2. Die Beiladungsinteressierte wird auch nicht im Wege der einfachen Beiladung im Sinne des § 65 Abs. 1 VwGO in das gerichtliche Verfahren als Beteiligte einbezogen.
Durch eine Entscheidung im Klageverfahren werden zwar Interessen der Beiladungsinteressierten berührt. Dieser Umstand führt aber nicht dazu, dass das dem Gericht in § 65 Abs. 1 VwGO eingeräumte Ermessen gerade im Sinne einer Beiladung ausgeübt wird. Sinn und Zweck der Beiladung nach § 65 Abs. 1 VwGO ist es in erster Linie, einerseits Dritten die Wahrnehmung ihrer rechtlichen Interessen in Bezug auf den Streitgegenstand zu ermöglichen, insbesondere sich mit ihrem Rechtsstandpunkt Gehör zu verschaffen und andererseits die in § 121 Nr. 1 VwGO normierte Rechtskraftbindung auf sie zu erstrecken, um dadurch etwaigen weiteren Rechtsstreitigkeiten und der sich daraus ergebenden Möglichkeit widersprüchlicher Entscheidungen vorzubeugen (vgl. BayVGH, B.v. 26.7.2016 – 10 S 16.1423 – juris Rn. 22).
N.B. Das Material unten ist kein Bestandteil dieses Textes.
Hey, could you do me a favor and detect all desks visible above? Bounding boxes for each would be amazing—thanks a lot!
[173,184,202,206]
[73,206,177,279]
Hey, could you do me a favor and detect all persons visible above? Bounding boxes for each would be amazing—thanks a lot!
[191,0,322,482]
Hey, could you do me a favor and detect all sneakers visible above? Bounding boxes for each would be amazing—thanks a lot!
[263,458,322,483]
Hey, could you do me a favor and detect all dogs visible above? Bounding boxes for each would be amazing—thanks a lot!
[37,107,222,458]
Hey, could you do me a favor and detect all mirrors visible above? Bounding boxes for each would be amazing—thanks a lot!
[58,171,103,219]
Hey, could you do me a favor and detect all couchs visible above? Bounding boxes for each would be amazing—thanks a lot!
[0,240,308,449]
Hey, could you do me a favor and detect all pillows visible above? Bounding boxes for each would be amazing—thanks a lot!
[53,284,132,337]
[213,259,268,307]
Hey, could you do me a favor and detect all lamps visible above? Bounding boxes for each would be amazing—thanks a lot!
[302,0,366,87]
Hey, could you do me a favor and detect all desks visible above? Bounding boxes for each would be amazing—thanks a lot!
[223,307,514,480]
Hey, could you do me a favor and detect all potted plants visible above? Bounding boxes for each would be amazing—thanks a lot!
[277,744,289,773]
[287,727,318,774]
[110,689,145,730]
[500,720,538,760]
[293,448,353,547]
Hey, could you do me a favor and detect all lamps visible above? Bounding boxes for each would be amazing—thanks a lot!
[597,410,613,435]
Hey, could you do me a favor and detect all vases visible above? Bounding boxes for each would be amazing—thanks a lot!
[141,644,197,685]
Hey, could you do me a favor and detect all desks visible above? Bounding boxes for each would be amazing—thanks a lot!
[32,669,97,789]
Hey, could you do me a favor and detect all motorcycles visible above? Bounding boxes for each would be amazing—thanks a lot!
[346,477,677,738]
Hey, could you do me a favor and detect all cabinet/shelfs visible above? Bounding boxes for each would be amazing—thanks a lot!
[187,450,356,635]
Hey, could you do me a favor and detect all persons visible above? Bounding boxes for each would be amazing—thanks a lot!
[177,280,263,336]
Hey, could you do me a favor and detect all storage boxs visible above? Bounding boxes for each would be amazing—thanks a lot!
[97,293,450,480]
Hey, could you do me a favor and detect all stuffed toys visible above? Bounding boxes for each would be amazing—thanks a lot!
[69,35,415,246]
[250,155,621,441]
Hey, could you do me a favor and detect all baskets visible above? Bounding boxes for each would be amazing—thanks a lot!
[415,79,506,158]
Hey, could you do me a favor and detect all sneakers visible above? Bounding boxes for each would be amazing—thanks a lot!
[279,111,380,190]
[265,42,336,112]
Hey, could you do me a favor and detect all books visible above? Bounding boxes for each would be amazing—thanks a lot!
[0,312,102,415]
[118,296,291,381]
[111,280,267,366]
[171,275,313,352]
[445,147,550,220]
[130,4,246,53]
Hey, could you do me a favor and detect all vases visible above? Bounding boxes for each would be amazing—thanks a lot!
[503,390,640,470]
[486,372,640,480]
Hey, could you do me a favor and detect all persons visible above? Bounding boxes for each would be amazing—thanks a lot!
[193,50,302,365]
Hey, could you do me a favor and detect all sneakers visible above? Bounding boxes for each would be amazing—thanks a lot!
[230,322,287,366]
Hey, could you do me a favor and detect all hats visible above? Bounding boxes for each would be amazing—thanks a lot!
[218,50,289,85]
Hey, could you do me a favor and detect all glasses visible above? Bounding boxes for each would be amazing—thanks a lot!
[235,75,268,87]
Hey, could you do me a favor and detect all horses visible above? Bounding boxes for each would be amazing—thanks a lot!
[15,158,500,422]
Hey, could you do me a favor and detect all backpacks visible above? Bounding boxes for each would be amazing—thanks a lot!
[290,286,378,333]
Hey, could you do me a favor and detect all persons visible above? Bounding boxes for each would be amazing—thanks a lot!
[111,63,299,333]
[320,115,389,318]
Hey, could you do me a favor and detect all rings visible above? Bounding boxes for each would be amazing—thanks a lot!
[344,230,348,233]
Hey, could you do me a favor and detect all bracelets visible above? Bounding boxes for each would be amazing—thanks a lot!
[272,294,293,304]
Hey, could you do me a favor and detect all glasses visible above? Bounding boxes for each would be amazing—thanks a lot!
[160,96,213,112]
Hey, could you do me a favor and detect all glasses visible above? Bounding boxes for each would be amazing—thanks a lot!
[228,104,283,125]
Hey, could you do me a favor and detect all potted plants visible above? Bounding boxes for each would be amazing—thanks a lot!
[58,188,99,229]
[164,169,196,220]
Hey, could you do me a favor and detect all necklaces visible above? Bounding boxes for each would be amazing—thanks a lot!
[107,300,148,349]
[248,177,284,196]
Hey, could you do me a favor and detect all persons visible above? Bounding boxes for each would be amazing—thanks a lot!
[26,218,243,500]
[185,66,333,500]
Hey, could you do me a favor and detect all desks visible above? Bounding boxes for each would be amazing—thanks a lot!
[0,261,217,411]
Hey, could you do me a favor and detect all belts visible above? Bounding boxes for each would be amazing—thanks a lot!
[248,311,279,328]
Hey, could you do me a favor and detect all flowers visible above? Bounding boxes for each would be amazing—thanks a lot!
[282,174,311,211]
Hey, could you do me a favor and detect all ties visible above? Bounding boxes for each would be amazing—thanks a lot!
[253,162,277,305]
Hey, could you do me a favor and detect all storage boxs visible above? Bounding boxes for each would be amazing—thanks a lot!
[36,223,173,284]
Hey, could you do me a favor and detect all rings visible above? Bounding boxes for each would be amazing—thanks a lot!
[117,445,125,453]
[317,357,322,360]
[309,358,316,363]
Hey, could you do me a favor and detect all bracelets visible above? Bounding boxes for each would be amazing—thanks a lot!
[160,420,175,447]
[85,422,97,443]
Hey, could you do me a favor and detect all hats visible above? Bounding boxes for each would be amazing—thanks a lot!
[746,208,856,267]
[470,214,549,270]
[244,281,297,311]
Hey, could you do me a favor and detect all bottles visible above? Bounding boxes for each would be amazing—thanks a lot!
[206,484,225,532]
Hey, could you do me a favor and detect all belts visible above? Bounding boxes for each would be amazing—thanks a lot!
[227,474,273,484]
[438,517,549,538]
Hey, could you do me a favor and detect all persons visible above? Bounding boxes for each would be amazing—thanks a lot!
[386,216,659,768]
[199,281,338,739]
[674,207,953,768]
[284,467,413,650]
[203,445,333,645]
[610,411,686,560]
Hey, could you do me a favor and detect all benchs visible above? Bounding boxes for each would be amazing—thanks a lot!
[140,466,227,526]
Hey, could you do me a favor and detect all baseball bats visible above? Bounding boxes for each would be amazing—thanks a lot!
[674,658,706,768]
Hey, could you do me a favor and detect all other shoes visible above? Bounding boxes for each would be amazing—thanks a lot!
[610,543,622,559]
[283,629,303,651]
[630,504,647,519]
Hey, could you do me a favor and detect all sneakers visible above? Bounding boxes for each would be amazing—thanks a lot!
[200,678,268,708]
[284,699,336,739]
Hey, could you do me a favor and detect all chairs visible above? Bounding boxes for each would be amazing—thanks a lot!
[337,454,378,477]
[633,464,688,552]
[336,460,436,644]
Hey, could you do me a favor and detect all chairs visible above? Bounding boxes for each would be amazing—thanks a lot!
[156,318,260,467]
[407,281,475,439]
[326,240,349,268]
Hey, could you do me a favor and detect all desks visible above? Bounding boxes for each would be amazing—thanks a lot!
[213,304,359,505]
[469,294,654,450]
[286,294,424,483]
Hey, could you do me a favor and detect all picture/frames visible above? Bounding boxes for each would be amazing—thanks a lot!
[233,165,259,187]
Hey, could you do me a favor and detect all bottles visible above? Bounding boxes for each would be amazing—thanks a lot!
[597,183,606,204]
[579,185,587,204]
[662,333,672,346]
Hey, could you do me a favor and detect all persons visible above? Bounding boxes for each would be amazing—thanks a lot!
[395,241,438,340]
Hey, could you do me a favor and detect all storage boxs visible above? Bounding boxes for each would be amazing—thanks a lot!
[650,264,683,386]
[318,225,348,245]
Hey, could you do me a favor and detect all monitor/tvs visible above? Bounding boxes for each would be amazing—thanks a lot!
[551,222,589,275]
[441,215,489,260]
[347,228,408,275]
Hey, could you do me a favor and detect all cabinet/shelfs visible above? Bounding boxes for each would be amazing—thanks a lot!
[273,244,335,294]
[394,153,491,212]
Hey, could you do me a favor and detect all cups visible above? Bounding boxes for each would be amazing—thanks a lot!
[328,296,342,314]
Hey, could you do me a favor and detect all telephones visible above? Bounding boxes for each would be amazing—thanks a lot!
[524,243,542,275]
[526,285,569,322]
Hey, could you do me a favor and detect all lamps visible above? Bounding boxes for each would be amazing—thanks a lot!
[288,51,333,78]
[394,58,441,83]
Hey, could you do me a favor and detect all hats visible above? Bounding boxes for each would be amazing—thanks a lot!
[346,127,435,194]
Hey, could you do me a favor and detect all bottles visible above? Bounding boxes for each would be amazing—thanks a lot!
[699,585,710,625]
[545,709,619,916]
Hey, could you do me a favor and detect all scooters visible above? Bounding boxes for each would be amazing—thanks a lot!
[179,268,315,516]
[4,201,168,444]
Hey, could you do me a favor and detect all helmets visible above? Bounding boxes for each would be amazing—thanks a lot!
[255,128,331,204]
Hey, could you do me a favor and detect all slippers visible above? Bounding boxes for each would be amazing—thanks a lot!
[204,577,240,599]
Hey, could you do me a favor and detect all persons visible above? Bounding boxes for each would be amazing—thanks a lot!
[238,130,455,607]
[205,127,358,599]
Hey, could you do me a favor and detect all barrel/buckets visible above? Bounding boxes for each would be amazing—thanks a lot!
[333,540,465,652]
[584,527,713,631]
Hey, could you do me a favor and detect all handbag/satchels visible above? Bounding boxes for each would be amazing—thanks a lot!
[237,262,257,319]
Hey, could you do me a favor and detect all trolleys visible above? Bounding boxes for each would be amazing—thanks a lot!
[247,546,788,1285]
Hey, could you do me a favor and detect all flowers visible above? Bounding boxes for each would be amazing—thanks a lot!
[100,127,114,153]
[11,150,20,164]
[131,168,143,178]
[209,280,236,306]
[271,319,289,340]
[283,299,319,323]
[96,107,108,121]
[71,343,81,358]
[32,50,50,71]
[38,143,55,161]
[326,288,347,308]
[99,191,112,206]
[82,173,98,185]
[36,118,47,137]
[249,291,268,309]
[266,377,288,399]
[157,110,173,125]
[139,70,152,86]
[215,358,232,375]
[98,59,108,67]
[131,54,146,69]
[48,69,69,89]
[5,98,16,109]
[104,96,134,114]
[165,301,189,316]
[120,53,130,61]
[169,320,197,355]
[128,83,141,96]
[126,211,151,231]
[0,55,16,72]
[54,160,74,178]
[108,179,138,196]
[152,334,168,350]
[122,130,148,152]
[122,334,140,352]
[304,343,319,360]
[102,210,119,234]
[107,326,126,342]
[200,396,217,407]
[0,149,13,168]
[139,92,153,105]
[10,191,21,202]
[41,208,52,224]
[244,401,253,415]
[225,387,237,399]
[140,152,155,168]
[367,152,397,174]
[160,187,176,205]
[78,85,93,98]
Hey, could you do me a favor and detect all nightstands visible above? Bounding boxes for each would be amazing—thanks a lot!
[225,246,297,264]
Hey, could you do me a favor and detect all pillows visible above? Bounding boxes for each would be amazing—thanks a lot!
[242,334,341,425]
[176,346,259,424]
Gemessen daran ist eine Beiladung nach § 65 Abs. 1 VwGO nicht geboten. Zum einen Verfolgen die Beiladungsinteressierte und die Klägerin ähnliche Interessen. Im Mittelpunkt des Streits steht die Widerruflichkeit und Befristung einer Wettvermittlungserlaubnis. Die bevollmächtigte Klägerin kann aufgrund ihrer Sachkenntnis alles tatsächlich und rechtlich Maßgebliche in den Prozess einführen. Ebenso kann die angeführte Adressierung des streitgegenständlichen Bescheids lediglich an die Klägerin im Klageverfahren ohne Beiziehung der Beiladungsinteressierten erörtert werden. Vor diesem Hintergrund sprechen Gründe der Prozess- und Verfahrensökonomie nicht dafür, das dem Gericht eingeräumte Ermessen zugunsten einer Beiladung der Beiladungsinteressierten auszuüben.
Nach alledem werden die Anträge abgelehnt.